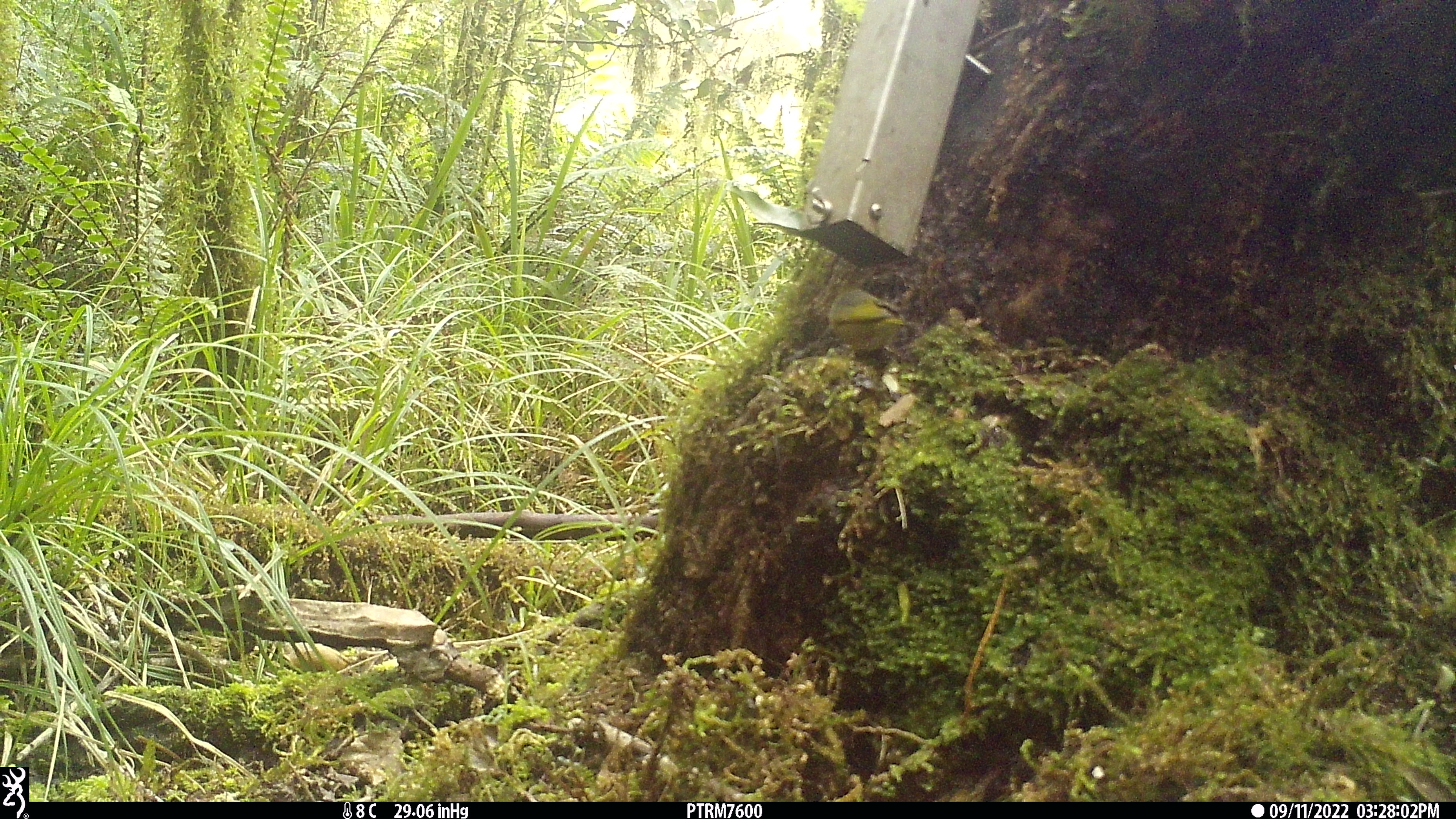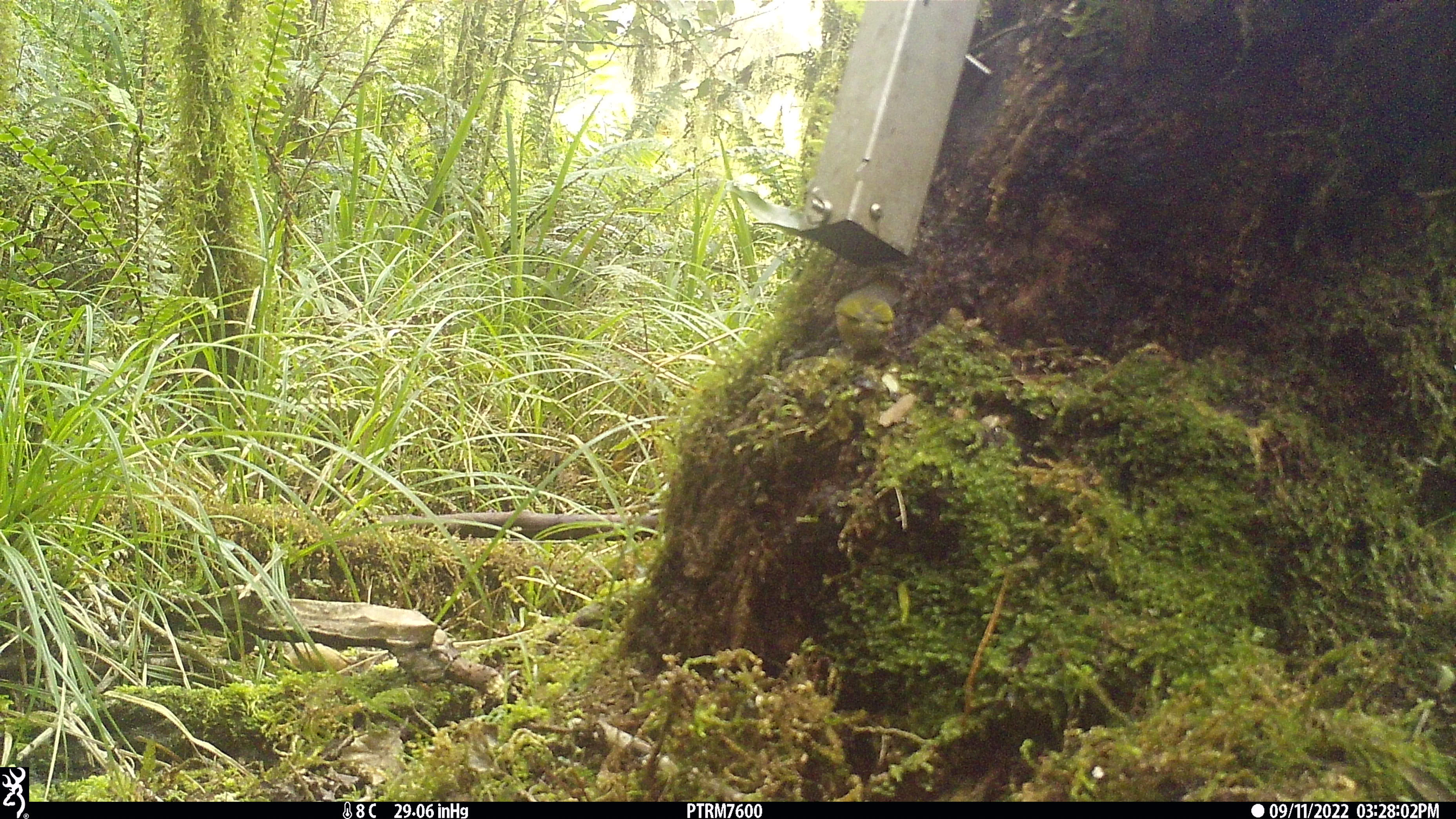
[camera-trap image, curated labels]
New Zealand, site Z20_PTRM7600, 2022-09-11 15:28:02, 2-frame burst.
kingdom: Animalia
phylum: Chordata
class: Aves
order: Passeriformes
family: Zosteropidae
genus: Zosterops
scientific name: Zosterops lateralis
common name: silvereye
Silvereye (Zosterops lateralis).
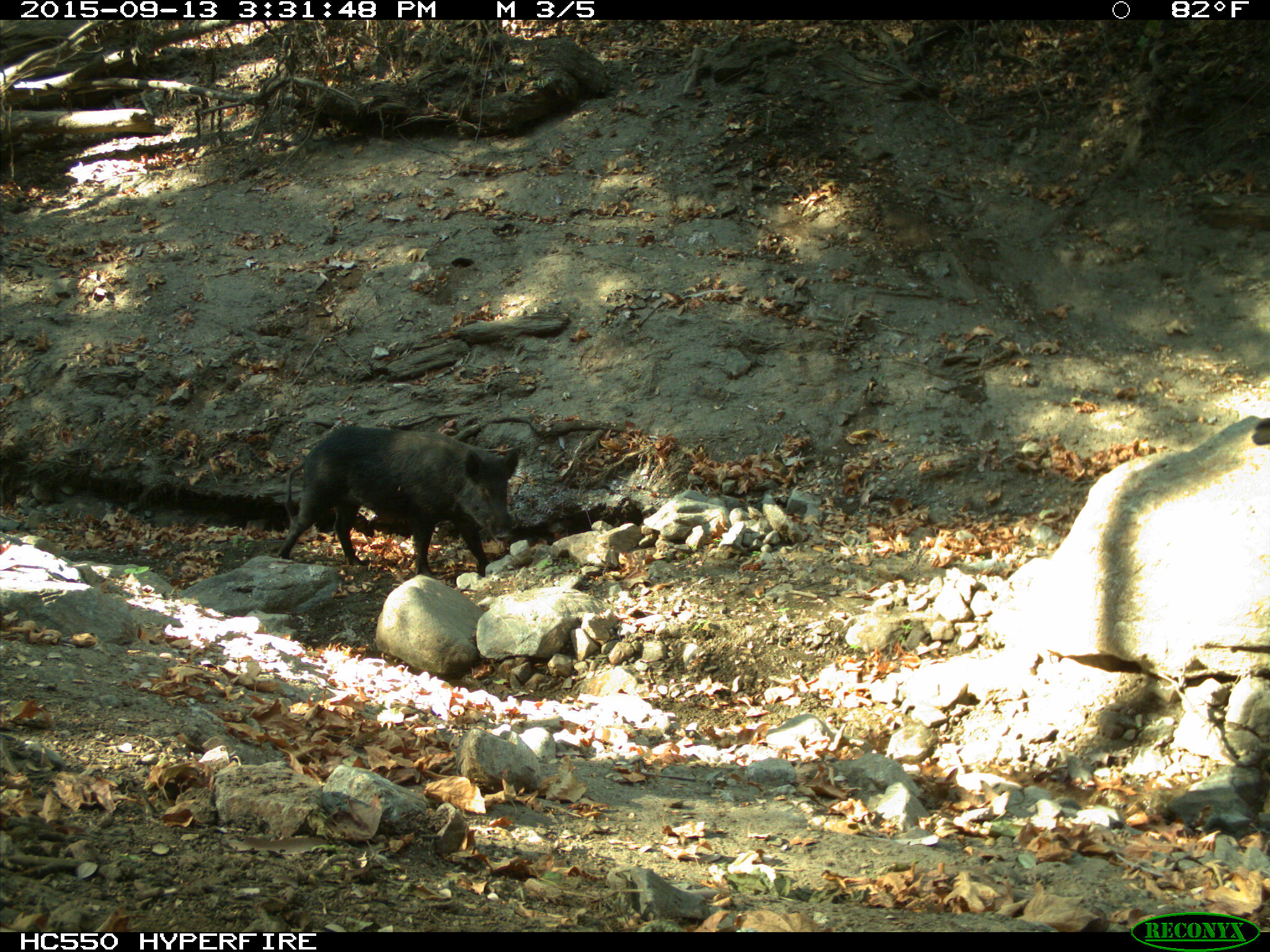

◆ WORK TO BE COMPLETED:
Wherever a picture appears in the material above, skip it and copy the rest without change.

◆ TASK RESULT:
[camera-trap image, curated labels]
New Zealand, site Z20_PTRM7600, 2022-09-11 15:28:02, 2-frame burst.
kingdom: Animalia
phylum: Chordata
class: Aves
order: Passeriformes
family: Zosteropidae
genus: Zosterops
scientific name: Zosterops lateralis
common name: silvereye
Silvereye (Zosterops lateralis).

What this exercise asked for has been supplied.